Some indicators aim at telling that the market is in a trend (up or down). If one expects the market to keep trending up one buys, if one expects a downward trend one sells. Such trends can exist over minutes or years. Trading on the shorter time scales is a full-time activity.

Anybody can use it...

We focus on time scales of years, which essentially means investing in stocks except when the market is unfavorable. Such asset allocation is suitable for normal, non-professional investors:

  • it is based solely on dynamic changes to the stock-bond allocation,
  • there is no short position,
  • there is no stock-picking,
  • there is no leverage,
  • one needs to act only infrequently (this is far from a full-time activity),
  • there are no asset classes other than stocks and bonds,
  • the strategies use only data that are publically available.

... but not anybody can create it

Coming up with the strategies on the other hand requires more:

  • knowledge of finance, math, programming (the code is in R);
  • finding more data (e.g. so far I have data only for the U.S.);
  • coming up with new ideas (or reusing other people's);
  • testing a wide range of parameters for these strategies and keeping the best ones.

Strategies

Value-based strategies

Cyclically adjusted price-to-earnings ratio (CAPE)

The price-to-earnings ratio (P/E) is a common tool for valuing a stock or a group of stock (such as an index). A difficulty is that earnings may be negative in a recession, making the P/E ratio negative as well. And if earnings drop temporarily due to the state of the economy and the stock price drops to the same extent, the P/E ratio does not change; yet it is a good time to buy because earnings will recover along with the economy. So the P/E ratio is not a very reliable guide to time the market.

The cyclically adjusted P/E (CAPE) is simply a P/E ratio calculated using a longer-term historical number, for instance the average earnings over the past ten years. The idea is that such a number gives a reasonable idea of what the earnings will be over an economic cycle. When the CAPE is high, stocks are deemed expensive, and cheap when the CAPE is low. The CAPE was at or above 30 for three months in 1929, and we all know what followed. It was even above 40 in 1999 and 2000!

The current project is based on something I did some time ago, based intially on CAPE strategies. So you can look at http://mathieu.bouville.name/finance/CAPE/ for a more extensive introdction to the subject.

Detrended price

We calculate a long-term trend (exponential regression) for the stock prices and compare the current price to this trend. Is the current price much higher than we would expect? This would be cause for caution. If stock prices are much lower than their long-term trend we conclude that they are cheap and buy.

Final remarks

A drawback of these strategies is that they may require to stay out of the stock market for over a decade. And I am not sure whether one would have the nerve to try to beat stocks by shunning them for so long.

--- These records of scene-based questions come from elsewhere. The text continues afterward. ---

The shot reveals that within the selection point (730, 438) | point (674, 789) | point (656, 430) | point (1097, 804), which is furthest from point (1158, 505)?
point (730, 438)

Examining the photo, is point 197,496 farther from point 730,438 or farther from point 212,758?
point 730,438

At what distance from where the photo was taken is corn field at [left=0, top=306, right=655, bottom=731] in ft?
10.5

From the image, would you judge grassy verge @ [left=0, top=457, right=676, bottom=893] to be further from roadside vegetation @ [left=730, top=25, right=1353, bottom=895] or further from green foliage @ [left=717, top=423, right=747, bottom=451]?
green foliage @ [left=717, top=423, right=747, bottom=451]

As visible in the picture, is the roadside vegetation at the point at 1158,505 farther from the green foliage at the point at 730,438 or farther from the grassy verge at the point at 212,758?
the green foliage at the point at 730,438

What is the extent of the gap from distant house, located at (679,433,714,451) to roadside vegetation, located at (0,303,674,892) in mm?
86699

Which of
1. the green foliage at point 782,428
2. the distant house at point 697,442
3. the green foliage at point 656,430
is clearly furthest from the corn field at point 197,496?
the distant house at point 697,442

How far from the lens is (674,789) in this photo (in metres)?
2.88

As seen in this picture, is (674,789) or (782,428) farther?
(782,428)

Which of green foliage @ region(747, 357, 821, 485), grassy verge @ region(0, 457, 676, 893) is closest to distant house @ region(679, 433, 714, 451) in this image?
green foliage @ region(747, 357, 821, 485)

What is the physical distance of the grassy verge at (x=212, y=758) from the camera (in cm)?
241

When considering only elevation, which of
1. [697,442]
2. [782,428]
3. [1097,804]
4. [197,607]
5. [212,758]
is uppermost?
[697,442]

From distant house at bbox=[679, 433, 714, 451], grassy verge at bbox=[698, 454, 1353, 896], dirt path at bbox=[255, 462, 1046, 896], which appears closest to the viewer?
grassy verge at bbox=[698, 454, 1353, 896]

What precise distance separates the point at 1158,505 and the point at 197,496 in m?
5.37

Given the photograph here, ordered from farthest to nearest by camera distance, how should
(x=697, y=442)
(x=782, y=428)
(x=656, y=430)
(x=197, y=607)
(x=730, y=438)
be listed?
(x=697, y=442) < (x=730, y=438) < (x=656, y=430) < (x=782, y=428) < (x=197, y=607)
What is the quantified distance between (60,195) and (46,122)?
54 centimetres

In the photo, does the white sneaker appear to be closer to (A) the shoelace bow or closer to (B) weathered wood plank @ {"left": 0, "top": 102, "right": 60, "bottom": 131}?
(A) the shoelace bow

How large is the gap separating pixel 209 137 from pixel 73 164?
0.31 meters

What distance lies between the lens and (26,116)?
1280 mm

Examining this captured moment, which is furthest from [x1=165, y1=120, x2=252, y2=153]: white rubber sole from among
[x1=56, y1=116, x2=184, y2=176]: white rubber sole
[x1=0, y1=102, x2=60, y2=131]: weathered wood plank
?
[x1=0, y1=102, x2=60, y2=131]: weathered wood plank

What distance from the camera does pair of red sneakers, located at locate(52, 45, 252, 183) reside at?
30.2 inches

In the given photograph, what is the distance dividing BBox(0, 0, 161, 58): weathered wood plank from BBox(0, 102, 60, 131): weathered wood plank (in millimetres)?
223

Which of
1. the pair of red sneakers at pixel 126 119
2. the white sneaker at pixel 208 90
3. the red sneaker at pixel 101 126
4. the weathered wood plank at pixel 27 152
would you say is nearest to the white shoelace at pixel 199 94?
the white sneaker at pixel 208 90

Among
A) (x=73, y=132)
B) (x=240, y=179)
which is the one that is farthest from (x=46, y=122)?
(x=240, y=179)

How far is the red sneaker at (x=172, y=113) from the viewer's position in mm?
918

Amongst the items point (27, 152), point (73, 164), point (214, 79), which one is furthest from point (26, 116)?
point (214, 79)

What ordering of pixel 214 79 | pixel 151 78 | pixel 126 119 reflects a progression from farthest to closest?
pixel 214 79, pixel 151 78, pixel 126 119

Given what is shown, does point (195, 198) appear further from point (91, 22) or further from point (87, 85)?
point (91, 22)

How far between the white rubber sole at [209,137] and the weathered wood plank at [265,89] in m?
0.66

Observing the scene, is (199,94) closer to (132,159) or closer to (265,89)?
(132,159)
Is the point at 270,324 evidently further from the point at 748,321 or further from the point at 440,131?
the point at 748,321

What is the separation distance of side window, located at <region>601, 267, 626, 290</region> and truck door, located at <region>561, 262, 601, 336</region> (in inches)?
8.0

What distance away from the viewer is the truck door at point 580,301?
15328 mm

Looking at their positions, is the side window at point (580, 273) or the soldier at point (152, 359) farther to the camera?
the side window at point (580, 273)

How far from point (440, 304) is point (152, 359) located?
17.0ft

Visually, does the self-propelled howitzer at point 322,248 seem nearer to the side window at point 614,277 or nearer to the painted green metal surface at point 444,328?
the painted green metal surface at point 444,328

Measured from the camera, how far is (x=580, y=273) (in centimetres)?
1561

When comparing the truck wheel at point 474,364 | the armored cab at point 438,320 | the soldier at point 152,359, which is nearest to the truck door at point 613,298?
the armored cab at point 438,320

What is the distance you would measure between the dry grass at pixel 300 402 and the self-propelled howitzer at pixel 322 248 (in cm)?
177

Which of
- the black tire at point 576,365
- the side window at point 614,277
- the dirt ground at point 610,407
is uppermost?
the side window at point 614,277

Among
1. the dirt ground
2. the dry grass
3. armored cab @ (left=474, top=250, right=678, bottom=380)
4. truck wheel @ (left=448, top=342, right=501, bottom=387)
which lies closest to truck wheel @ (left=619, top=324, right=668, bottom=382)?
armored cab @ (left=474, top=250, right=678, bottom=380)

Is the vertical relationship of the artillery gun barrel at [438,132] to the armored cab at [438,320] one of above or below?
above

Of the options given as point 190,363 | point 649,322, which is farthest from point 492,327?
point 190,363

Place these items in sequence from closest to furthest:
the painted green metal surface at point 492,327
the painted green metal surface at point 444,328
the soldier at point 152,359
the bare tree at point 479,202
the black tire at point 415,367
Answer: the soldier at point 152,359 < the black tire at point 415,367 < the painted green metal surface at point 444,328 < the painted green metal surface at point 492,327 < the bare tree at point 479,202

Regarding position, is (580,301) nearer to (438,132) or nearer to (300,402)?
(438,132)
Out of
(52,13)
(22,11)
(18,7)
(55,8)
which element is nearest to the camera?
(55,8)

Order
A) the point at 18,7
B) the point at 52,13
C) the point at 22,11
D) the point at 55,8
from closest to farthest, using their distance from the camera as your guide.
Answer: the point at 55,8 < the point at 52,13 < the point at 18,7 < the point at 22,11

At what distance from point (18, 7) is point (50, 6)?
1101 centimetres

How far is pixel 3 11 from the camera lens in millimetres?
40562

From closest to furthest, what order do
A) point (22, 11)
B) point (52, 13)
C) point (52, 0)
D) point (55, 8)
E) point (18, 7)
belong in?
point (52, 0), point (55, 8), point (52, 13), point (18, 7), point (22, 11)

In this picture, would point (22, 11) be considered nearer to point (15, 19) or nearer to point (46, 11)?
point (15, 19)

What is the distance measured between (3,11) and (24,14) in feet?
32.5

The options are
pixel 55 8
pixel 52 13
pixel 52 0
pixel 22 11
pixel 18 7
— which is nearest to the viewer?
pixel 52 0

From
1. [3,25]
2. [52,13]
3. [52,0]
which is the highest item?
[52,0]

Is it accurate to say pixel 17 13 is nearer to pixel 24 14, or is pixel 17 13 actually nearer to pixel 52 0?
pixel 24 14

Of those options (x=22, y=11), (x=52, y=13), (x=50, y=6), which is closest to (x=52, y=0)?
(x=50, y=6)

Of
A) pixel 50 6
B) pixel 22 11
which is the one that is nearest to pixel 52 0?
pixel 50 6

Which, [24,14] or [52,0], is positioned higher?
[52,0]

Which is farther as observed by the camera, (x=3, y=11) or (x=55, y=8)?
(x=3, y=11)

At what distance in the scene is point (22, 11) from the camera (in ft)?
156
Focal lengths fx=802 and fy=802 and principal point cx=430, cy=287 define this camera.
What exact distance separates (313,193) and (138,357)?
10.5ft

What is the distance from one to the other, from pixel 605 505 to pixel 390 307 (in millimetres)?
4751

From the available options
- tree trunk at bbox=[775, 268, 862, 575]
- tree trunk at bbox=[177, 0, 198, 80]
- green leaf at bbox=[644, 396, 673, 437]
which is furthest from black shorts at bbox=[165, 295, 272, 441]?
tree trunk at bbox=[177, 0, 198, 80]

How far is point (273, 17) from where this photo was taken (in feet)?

A common claim regarding any strategy is that if it were so easy to outperform, everybody would do it. But one must remember that mutual funds care about returns only indirectly. Why will they not stay out of the market for half a dozen years when there is a bubble? Because by the time they are proven right (having a higher return than competitors with lower volatility), the fund has been closed down because all investors fled. The main risk for fund managers is a drop of asset under management, not of asset prices.

Technical strategies

These are based on variations of the prices only. There is no attempt at finding out whether the price is high or low (as with the value strategies) but instead the question is 'will it go up or down in the near future'. In the late 1990s for instance, prices were high but still increasing, so value strategies were out of the stock market whereas technical ones were in.

Bollinger bands

The basic idea is to see whether the price is much higher than it was recently in terms of how many standard deviations away it is (somewhat similar to the z-statistics). See https://en.wikipedia.org/wiki/Bollinger_Bands for instance for a description.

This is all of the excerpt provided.